We measure all the algorithms in terms of average precision@N (i.e. AP@N), average recall@N (i.e. AR@N) and coverage@N (i.e. C@N). In the top N completed tags, precision@N is to measure the ratio of correct tags in the top N competed tags and recall@N is to measure the ratio of missing ground-truth tags, both averaged over all test images. Coverage@N is to measure the ratio of test images with at least one correctly completed tag.

4.2 Evaluation of Tag Completion on Corel5K

We adopt the tuning strategy used in [10] to set \(\lambda _1 = 0.6,\lambda _2 = 1,\) and \(\lambda _3 = 0.8\). Table 2 demonstrates the performance comparisons. Due to the space limit, we only report results when \(N = 2, 3, 5, 10\).

Table 2. Performance comparison on Corel5K dataset

4.3 Evaluation of Tag Completion on MIRFlickr-25K and Labelme

We tuned \(\lambda _1 = 0.2, \lambda _2 = 1.0,\) and \(\lambda _3 = 0.5\) using cross validation on MIRFlickr-25K. The two datasets use the same parameters since they are both noisy. Note that as the datasets become large or noisy, the semantic gap expands, leading to the decrease of \(\lambda _3\). And \(\lambda _1\) varies according to different noisy level.

Tables 3 and 4 demonstrate the performance comparisons. Note that Folk and InfNet is unable to run on the large dataset MIRFlickr-25K. Besides, search-based baselines (JEC, TagProp, and TagRel) cost a lot of time to run on the dataset.

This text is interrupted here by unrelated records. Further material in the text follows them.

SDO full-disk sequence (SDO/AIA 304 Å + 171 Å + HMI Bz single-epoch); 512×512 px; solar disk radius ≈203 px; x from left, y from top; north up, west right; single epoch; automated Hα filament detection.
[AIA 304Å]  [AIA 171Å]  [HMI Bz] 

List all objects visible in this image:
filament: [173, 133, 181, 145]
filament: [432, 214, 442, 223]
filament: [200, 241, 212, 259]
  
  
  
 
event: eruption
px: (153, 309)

Table 3. Performance comparison on Labelme dataset

Table 4. Performance comparison on MIRFlickr-25K dataset

4.4 Observations on Experimental Results

We observe that: (1) Generally algorithms achieve better performance on Corel5K, since tags in MIRFlickr-25K are more noisy. (2) Matrix completion-based methods, such as Four Priors, LRES and TCMR, usually achieve the best performances. (3) Four Priors shows increasing advantage to LRES as the data become more and more noisy, justifying our assumption and model of the noises. (4) Four Priors nearly outperforms all the other algorithms in all cases. (5) Performance on MIRFlickr-25K in some sense provides an evidence for the robustness of Four Priors.

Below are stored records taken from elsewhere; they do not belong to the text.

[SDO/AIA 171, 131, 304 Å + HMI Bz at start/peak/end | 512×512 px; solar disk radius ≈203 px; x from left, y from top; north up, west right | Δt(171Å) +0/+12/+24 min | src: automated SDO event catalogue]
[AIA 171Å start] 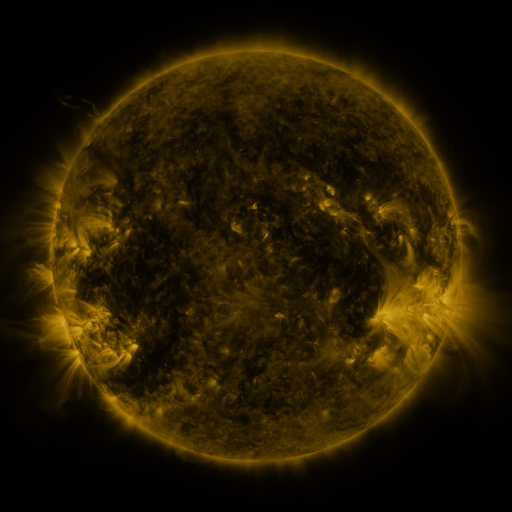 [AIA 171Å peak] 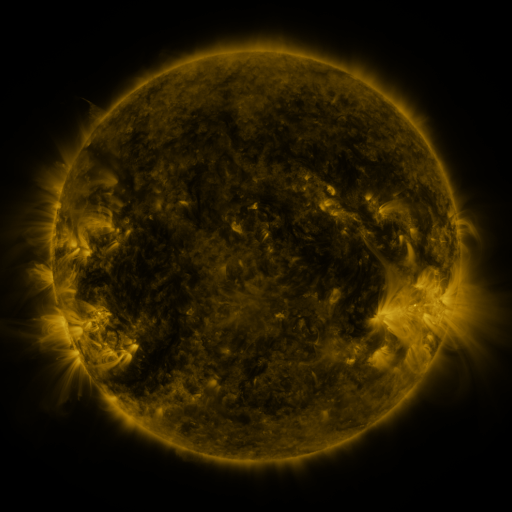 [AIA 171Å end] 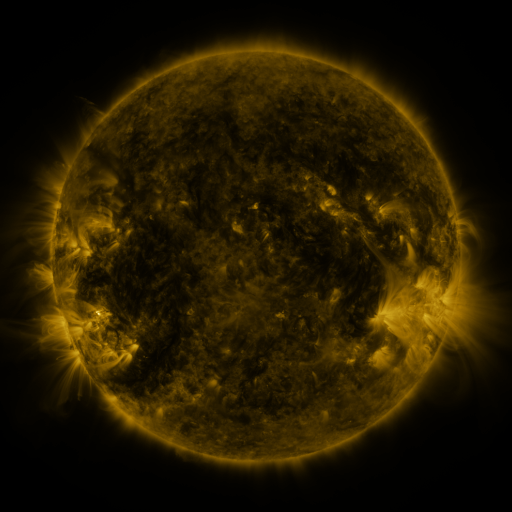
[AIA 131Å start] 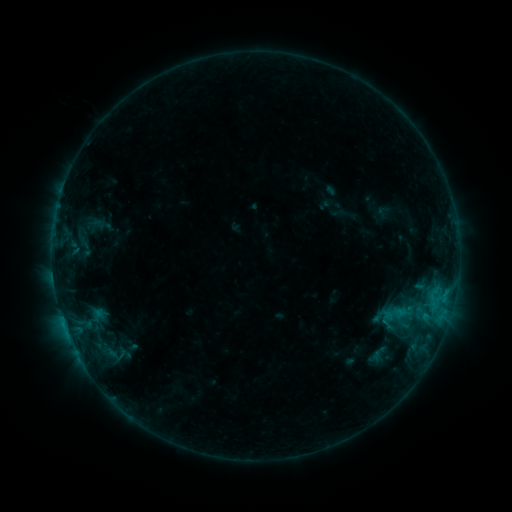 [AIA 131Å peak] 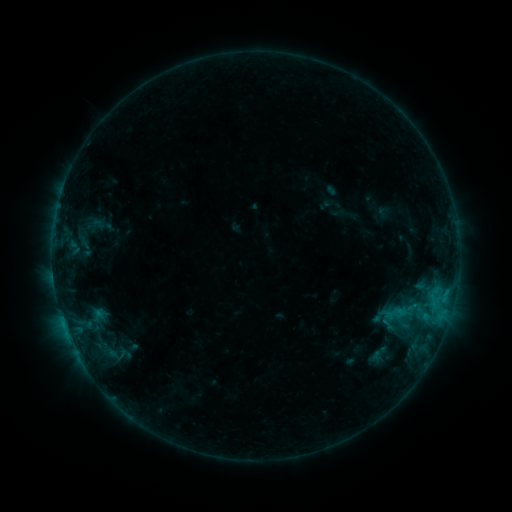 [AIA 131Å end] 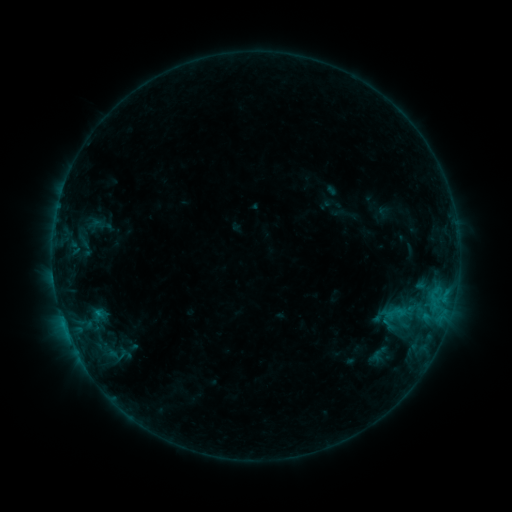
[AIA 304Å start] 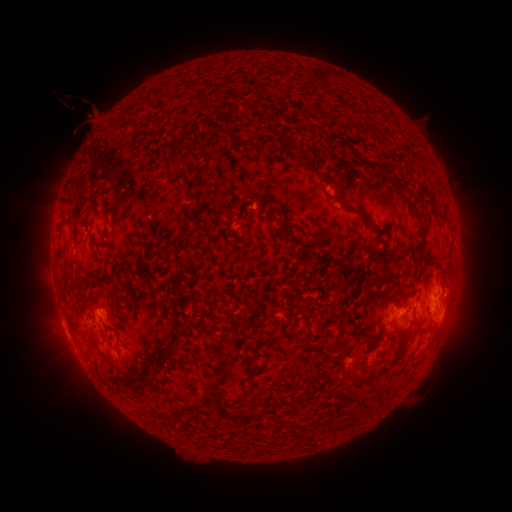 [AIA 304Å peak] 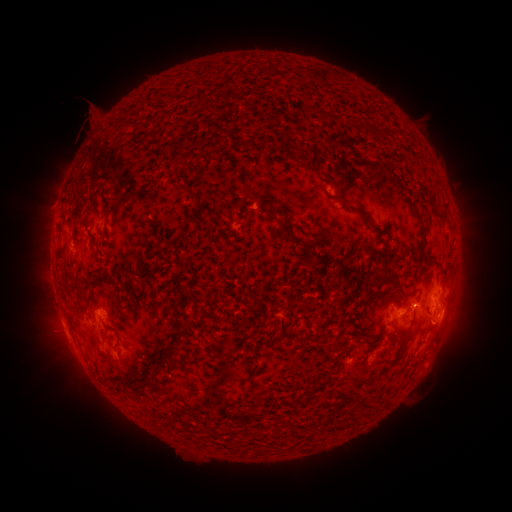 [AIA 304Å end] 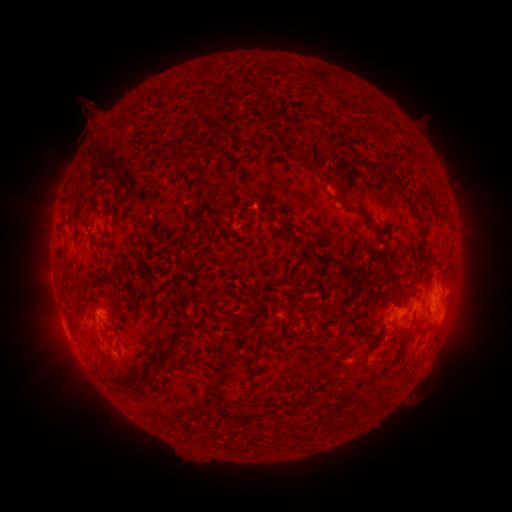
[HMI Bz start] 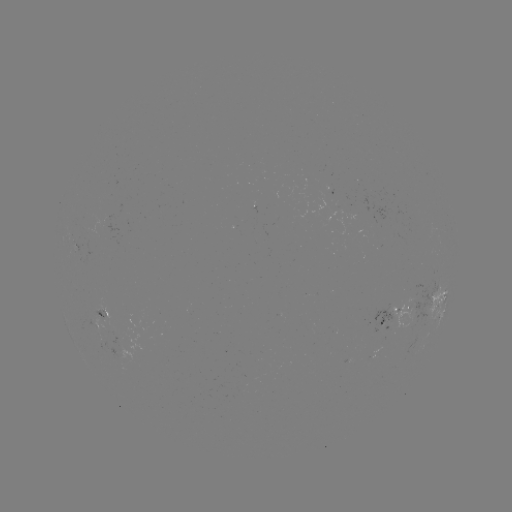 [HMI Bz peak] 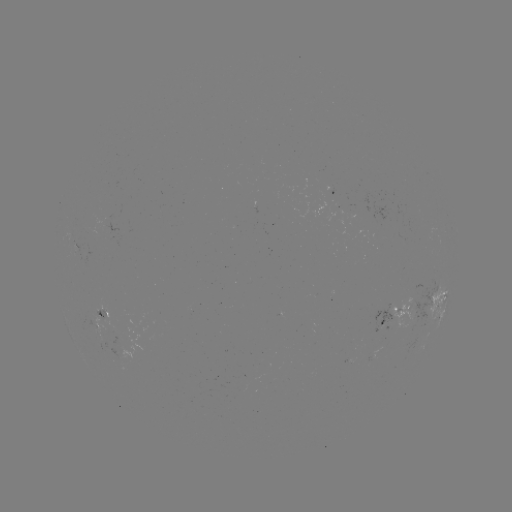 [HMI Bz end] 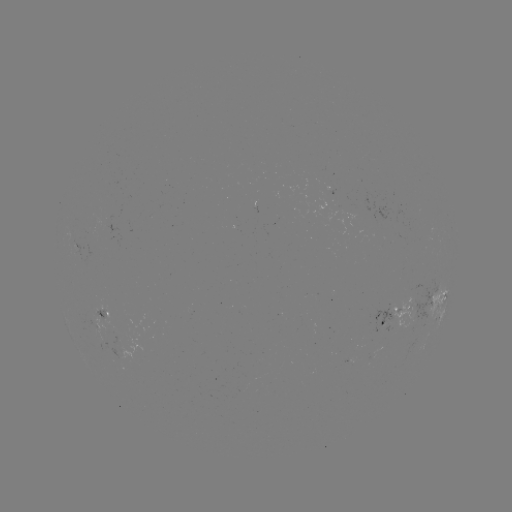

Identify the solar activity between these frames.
eruption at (96, 115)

5 Conclusions and Future Work

We have proposed an effective method for image annotation. The model takes four priors into consideration: Low-Rankness, Tag Correlation, Tag-Visual Correlation and Inhomogeneous Errors. This is the first work to model inhomogeneous errors in the image annotation field. We utilize word vectors to calculate tag correlation and CNN features to measure tag-visual correlation. It achieves the state-of-the-art performance in extensive experiments conducted on benchmark datasets for image annotation.